Vice-admiral of the Chilean Navy (1847–1914)

Luis Uribe Orrego (August 13, 1847 – July 17, 1914) was a vice-admiral of the Chilean Navy and a hero of the War of the Pacific.

Luis Uribe was born in Copiapó, the son of Juan José Uribe and of Rosario Orrego. He joined the navy on August 20, 1858, at the age of 9, and graduated from the naval academy on July 16, 1861, as a midshipman.
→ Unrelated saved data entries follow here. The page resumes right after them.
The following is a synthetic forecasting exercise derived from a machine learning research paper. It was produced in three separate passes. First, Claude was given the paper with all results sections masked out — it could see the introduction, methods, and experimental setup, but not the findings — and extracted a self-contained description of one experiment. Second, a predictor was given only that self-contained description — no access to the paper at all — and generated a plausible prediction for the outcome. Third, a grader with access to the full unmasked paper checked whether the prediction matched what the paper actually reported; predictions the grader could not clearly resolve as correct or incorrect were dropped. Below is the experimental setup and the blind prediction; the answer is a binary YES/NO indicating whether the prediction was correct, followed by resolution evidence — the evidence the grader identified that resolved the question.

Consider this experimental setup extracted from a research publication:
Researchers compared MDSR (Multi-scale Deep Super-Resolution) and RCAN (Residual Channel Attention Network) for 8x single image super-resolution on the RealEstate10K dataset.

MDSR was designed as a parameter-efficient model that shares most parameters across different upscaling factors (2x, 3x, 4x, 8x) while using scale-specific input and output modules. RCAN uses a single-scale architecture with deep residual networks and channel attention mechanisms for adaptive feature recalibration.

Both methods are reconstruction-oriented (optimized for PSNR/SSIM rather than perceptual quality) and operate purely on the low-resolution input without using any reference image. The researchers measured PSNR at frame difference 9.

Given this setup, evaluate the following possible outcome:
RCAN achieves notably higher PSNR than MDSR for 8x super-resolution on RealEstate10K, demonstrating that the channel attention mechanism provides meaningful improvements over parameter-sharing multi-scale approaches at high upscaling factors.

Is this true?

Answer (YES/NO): YES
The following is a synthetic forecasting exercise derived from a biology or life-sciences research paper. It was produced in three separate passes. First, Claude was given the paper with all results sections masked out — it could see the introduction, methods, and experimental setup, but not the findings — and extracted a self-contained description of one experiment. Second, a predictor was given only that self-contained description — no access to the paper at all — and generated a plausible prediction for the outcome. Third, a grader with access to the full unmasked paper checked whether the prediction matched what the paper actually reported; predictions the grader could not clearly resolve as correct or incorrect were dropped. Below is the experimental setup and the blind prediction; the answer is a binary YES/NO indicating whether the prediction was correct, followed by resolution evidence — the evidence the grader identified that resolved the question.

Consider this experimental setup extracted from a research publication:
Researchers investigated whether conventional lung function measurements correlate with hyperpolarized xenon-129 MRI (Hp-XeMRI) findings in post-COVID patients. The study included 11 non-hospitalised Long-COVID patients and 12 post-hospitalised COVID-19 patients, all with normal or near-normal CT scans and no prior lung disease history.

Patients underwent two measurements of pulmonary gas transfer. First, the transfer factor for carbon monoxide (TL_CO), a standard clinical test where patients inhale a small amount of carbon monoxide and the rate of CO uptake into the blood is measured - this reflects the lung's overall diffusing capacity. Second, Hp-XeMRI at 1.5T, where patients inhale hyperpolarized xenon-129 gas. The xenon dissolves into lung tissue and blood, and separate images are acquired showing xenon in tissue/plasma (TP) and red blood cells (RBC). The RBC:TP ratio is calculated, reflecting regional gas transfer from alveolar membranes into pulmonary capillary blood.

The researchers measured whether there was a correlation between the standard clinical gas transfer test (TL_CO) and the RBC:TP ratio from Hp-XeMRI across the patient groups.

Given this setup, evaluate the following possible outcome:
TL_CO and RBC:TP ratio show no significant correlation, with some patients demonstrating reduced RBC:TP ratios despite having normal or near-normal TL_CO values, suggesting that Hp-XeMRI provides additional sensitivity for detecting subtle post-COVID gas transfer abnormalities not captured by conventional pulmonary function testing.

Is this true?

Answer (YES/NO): YES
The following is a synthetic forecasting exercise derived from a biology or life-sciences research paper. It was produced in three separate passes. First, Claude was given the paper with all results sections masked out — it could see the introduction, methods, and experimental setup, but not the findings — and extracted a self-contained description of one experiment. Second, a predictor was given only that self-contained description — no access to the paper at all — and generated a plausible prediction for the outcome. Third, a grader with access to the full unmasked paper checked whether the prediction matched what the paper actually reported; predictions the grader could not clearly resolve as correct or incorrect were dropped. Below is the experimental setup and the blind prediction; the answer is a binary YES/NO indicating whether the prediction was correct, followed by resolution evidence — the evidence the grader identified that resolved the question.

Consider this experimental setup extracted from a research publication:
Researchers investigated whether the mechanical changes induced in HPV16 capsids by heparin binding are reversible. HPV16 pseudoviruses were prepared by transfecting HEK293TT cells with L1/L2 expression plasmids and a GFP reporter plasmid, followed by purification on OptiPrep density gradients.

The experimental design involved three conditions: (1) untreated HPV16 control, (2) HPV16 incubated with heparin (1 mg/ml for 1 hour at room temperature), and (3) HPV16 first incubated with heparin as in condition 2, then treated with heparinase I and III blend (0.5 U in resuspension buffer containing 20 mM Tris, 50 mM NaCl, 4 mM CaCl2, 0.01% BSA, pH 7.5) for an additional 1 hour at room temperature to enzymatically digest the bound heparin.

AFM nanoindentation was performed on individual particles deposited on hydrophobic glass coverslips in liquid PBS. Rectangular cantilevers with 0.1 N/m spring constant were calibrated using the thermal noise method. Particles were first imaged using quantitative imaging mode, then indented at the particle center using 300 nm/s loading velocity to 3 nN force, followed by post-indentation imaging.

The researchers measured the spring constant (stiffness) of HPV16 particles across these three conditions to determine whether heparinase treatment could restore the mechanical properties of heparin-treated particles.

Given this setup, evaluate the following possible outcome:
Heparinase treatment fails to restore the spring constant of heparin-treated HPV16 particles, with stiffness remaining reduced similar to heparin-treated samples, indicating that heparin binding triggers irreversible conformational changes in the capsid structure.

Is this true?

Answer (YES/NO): NO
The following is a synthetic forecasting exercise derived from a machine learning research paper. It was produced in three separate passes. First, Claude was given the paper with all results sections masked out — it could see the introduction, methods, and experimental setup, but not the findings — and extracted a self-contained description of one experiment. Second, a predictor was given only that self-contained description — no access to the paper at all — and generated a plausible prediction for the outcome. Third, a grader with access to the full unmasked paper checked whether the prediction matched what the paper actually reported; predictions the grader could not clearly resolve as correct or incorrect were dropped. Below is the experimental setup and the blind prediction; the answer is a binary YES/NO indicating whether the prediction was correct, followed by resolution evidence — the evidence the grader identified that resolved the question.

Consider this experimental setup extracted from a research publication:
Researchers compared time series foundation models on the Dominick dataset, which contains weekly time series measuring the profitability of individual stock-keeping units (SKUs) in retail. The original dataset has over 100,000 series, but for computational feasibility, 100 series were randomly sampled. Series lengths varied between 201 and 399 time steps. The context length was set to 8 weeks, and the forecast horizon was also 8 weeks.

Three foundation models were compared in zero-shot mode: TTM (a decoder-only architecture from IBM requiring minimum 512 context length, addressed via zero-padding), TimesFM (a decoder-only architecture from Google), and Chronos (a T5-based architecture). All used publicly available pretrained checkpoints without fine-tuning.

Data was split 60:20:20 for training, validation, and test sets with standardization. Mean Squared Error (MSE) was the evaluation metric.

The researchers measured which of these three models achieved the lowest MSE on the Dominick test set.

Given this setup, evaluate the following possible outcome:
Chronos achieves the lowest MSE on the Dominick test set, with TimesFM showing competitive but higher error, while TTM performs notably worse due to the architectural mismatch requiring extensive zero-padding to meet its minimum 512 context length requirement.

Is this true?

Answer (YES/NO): NO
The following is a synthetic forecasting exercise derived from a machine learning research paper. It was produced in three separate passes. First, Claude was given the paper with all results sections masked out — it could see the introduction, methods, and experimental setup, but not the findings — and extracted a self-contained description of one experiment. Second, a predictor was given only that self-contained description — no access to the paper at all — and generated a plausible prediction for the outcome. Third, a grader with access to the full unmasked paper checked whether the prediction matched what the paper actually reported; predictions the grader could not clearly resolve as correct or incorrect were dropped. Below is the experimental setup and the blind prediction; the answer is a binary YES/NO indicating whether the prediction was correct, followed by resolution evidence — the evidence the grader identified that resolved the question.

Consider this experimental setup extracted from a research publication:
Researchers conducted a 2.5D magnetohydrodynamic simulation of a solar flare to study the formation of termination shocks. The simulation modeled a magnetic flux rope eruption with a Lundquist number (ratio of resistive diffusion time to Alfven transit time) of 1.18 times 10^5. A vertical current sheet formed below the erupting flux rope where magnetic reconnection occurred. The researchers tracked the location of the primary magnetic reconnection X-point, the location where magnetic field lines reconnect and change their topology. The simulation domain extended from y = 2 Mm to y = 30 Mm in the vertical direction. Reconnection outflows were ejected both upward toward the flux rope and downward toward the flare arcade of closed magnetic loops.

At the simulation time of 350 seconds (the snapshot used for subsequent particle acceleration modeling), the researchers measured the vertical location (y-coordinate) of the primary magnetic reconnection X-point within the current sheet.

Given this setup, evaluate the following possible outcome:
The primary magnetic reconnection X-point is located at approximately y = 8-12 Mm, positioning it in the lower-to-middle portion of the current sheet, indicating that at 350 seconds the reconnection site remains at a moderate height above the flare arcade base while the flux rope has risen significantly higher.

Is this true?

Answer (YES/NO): NO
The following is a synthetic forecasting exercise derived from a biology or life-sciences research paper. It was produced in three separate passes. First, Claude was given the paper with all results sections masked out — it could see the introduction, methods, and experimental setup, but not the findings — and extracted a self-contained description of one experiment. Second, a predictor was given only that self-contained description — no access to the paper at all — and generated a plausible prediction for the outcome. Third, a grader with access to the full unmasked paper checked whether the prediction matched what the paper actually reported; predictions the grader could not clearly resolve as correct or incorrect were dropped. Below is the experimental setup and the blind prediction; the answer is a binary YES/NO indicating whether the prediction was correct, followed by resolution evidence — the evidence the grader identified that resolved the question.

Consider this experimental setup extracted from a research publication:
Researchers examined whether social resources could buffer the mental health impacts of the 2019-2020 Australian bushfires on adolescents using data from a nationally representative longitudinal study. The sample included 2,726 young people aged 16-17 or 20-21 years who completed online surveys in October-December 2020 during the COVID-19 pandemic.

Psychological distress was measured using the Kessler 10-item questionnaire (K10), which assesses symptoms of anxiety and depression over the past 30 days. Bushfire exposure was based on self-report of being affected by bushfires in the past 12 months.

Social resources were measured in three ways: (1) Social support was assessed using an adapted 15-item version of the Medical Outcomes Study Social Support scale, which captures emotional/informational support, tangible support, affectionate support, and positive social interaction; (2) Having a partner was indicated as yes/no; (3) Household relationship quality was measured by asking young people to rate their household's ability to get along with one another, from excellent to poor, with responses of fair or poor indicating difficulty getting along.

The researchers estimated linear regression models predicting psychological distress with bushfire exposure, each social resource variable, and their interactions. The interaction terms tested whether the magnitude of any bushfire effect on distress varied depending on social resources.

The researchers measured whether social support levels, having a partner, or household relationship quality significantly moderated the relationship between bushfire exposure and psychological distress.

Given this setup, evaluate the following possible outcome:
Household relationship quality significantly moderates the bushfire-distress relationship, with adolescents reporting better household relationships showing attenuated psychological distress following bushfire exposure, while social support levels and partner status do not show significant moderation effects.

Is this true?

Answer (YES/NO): NO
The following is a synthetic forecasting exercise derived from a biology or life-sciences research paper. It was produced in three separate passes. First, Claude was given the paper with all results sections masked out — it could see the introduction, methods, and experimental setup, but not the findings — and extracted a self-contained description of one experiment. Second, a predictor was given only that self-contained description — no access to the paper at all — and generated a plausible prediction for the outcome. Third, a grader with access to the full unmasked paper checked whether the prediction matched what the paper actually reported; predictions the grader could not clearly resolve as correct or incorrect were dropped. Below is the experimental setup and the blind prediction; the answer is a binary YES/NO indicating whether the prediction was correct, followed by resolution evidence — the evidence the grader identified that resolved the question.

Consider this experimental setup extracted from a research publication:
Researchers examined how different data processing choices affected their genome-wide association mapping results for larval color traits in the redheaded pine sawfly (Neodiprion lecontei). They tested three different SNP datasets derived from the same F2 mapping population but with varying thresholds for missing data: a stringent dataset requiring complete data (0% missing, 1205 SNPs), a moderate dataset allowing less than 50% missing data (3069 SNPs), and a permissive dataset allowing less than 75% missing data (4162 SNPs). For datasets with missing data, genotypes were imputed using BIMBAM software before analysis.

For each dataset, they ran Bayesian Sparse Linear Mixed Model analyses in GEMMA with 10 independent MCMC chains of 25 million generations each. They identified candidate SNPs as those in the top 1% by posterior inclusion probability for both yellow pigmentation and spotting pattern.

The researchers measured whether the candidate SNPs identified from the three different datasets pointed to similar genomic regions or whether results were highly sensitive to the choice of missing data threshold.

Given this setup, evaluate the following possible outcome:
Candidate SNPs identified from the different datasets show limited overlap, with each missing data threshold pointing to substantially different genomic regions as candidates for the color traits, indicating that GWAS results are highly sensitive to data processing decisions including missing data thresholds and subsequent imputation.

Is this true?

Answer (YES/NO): NO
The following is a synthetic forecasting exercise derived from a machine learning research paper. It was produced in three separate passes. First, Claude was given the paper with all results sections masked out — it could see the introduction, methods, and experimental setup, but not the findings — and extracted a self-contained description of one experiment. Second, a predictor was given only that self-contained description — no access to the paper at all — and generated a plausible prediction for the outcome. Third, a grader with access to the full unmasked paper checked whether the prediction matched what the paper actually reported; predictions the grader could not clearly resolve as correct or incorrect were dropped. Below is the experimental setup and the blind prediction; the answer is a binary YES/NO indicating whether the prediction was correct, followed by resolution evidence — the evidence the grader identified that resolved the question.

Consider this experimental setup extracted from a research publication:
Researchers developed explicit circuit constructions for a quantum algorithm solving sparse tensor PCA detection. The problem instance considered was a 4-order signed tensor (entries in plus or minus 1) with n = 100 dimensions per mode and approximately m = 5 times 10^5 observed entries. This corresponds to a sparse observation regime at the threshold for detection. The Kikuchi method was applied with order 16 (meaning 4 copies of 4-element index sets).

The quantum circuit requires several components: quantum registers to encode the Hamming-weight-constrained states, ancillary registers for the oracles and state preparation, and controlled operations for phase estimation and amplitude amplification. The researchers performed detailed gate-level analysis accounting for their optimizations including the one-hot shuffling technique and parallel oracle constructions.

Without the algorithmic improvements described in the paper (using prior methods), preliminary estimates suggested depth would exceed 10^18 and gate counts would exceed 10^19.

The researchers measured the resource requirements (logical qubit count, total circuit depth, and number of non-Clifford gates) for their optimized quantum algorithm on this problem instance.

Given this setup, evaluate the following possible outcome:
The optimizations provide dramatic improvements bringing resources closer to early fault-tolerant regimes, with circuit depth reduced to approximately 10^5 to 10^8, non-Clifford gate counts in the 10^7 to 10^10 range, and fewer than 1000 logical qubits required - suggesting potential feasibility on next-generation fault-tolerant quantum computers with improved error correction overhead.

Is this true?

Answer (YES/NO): NO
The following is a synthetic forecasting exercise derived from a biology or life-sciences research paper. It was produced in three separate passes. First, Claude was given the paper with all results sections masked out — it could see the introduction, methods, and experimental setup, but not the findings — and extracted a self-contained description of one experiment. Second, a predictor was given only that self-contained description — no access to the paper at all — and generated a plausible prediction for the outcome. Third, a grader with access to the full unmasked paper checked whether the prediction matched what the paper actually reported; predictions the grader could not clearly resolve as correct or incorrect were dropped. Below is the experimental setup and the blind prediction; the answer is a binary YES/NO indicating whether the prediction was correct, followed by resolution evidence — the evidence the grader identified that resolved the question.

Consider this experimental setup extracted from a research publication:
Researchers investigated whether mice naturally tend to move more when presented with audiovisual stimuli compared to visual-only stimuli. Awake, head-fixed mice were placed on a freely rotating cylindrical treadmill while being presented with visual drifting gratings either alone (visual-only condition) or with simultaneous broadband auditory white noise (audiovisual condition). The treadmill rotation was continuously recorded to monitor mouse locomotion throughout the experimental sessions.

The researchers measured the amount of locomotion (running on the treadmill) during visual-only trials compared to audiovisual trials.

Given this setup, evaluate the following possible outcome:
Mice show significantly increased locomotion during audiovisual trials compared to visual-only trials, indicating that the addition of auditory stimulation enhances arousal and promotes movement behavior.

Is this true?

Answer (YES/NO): YES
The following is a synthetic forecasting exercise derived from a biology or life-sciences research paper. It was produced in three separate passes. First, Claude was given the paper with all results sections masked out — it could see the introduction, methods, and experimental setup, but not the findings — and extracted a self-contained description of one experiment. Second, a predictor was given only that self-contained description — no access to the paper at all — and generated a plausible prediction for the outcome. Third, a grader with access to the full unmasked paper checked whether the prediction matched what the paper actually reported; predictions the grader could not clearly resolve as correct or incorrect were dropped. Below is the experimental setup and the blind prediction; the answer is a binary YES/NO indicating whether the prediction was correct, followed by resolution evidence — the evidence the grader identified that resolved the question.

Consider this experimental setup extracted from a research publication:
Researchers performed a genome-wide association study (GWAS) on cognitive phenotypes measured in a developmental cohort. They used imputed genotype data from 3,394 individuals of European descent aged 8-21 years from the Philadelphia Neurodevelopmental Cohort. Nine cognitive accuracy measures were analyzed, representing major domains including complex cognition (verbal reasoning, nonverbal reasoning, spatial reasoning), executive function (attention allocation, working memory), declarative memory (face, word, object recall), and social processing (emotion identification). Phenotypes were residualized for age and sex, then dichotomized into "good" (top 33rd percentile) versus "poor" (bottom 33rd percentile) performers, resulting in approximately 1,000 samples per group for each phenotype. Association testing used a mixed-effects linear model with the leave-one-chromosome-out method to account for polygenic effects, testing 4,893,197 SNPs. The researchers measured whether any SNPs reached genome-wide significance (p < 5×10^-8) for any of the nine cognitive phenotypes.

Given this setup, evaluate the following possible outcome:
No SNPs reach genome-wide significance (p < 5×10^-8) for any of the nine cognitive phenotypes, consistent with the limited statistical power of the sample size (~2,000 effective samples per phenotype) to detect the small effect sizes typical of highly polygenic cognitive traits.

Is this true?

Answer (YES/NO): NO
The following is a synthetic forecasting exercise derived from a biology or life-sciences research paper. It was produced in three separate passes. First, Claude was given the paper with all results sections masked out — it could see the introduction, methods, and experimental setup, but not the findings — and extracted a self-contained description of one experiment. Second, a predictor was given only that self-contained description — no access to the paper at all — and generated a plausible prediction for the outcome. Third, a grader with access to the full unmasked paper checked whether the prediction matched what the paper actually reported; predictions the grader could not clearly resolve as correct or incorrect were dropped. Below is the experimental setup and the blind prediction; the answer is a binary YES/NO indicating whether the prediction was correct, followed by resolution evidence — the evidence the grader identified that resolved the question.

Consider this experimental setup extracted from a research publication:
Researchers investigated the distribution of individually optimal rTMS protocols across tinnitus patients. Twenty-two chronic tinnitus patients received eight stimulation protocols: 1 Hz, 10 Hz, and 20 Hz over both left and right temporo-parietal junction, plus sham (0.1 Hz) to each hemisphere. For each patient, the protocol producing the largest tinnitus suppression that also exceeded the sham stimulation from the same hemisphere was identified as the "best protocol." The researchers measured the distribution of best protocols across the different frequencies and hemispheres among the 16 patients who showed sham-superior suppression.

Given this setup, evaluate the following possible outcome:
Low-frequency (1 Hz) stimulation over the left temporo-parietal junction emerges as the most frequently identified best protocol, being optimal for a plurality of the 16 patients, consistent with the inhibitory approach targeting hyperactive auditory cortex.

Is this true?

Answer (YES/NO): NO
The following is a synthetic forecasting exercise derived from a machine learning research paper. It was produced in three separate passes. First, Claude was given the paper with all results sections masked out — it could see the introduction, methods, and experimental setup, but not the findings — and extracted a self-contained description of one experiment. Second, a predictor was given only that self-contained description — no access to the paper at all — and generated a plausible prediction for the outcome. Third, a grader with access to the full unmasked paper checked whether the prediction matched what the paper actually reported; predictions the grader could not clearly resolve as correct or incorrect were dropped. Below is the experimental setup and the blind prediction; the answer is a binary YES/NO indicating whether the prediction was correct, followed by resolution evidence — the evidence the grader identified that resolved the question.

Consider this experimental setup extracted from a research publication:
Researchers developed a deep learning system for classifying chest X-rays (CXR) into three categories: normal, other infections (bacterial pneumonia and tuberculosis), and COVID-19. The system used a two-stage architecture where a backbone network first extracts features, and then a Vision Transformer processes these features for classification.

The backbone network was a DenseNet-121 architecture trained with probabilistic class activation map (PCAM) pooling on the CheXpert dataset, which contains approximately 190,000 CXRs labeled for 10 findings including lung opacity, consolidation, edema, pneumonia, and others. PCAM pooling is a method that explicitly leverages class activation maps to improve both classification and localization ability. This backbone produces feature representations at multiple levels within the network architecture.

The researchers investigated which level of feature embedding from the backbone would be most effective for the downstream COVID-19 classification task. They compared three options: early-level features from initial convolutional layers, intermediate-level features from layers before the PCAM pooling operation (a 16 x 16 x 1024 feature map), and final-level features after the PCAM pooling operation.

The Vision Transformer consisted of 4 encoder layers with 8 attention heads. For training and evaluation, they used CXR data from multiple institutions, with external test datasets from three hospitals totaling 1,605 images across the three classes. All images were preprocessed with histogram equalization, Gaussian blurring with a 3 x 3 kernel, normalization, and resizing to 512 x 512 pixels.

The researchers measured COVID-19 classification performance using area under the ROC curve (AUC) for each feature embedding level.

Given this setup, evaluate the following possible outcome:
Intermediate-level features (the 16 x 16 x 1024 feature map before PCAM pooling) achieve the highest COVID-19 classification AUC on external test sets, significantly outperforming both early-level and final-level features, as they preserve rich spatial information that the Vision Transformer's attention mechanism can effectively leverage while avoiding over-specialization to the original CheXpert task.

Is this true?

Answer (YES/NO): YES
His first post was on the "Esmeralda", where he travelled to the extreme south of Chile, to the Juan Fernández Islands and to Peru. Uribe was promoted to ensign (equivalent of army's Second Lieutenant) in 1869, and the next year participated on a scientific expedition to Easter Island, where they prepared a topographic study.

In 1872, he was sent as part of a naval mission to England, under command of Admiral José Anacleto Goñi, who was in charge of contracting the construction of 3 new ships. While there he met a Mrs. Newlove, a widow, of whom he fell in love. Admiral Goñi denied him permission to marry her, but he ignored the command and still went ahead with the wedding in 1874. As a result, he was relieved of his duties and court-martialled. He was finally clear of all charges after being defended by his classmate and lawyer Arturo Prat. In 1875, he was in charge of a hydrographic expedition to the coasts of Aconcagua, work for which he received a prize at the International Exposition of Santiago of 1875. He also wrote a Treatise on Hydrography that became the study text for the naval academy.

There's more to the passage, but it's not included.